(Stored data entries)
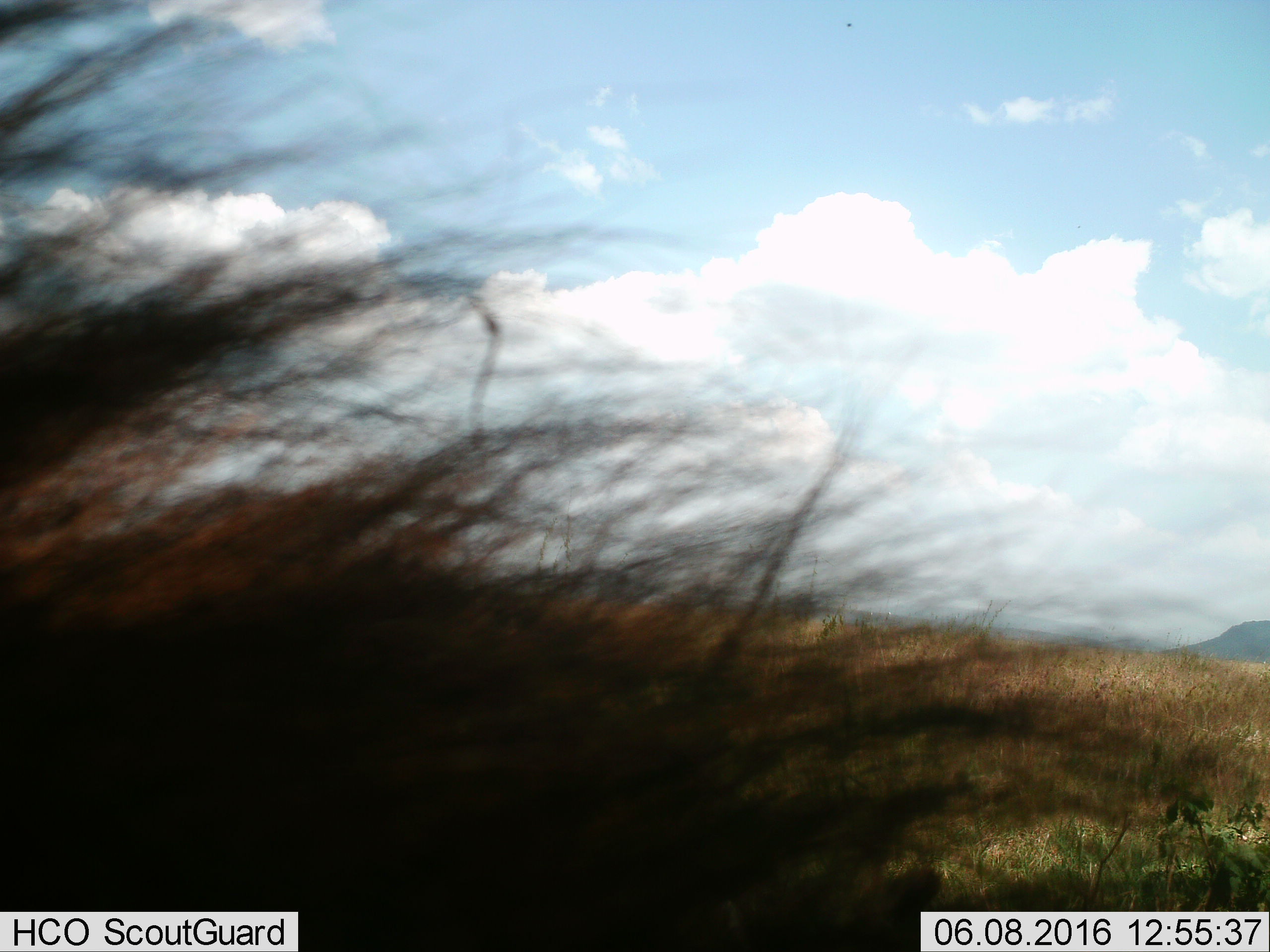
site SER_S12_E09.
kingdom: Animalia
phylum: Chordata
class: Mammalia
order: Carnivora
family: Felidae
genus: Panthera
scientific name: Panthera leo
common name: lion male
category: lionmale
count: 1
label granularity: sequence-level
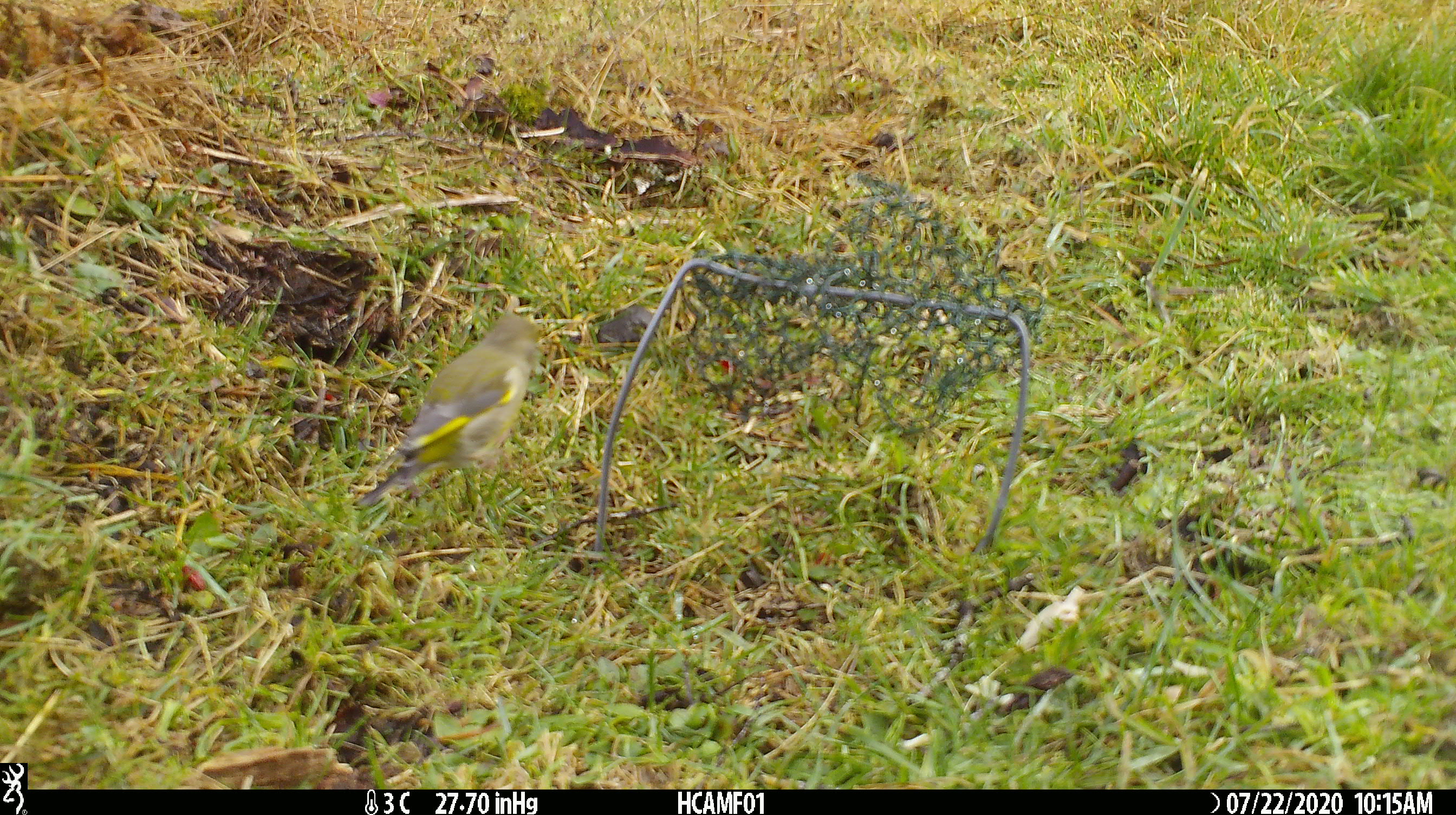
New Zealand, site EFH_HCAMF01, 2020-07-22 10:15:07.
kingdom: Animalia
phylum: Chordata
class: Aves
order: Passeriformes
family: Fringillidae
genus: Chloris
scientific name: Chloris chloris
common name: greenfinch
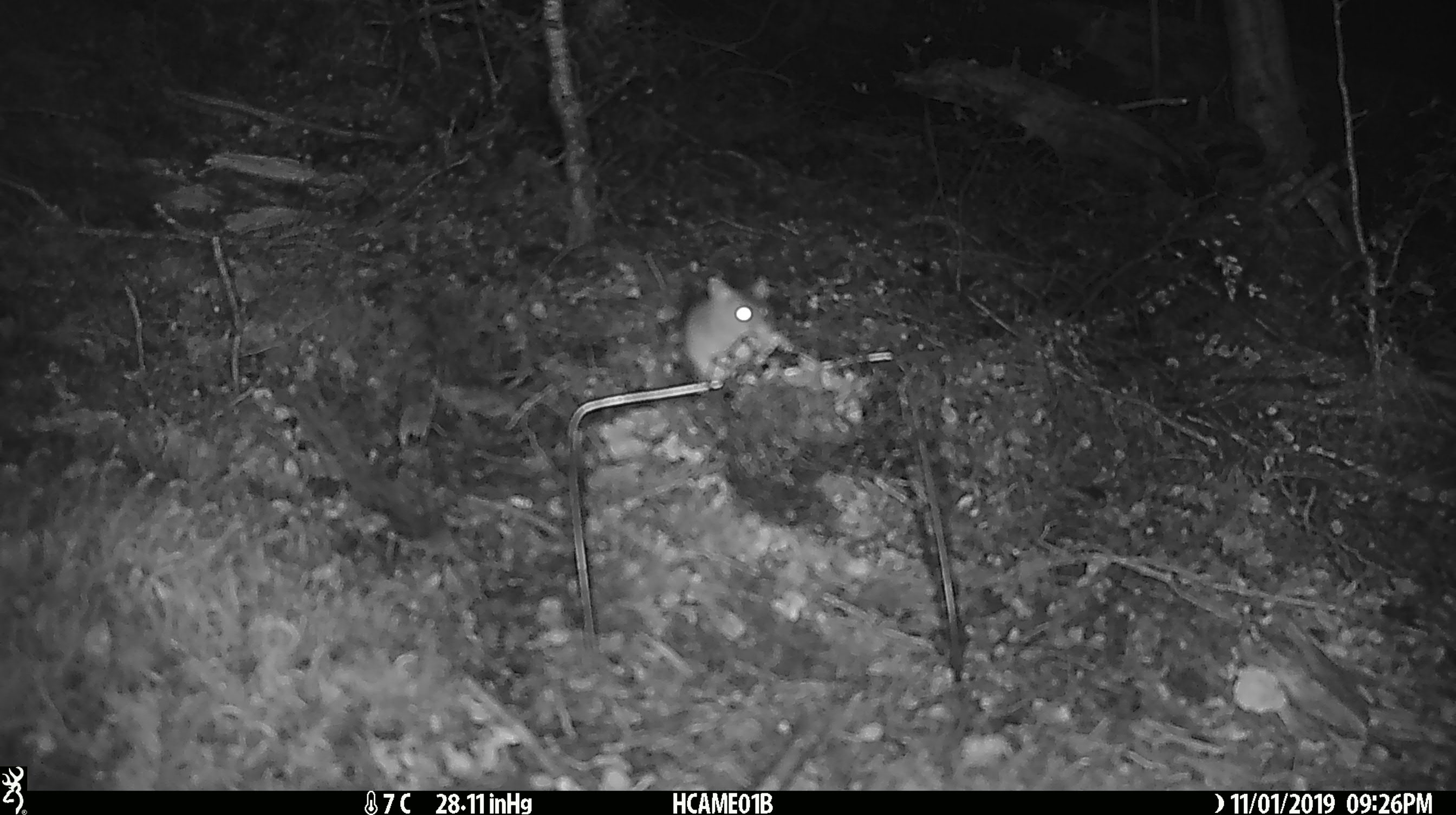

WORK REQUEST =>
What is needed is an exact copy of every entry, minus the images.

FINAL ANSWER =>
site SER_S12_E09.
kingdom: Animalia
phylum: Chordata
class: Mammalia
order: Carnivora
family: Felidae
genus: Panthera
scientific name: Panthera leo
common name: lion male
category: lionmale
count: 1
label granularity: sequence-level
New Zealand, site EFH_HCAMF01, 2020-07-22 10:15:07.
kingdom: Animalia
phylum: Chordata
class: Aves
order: Passeriformes
family: Fringillidae
genus: Chloris
scientific name: Chloris chloris
common name: greenfinch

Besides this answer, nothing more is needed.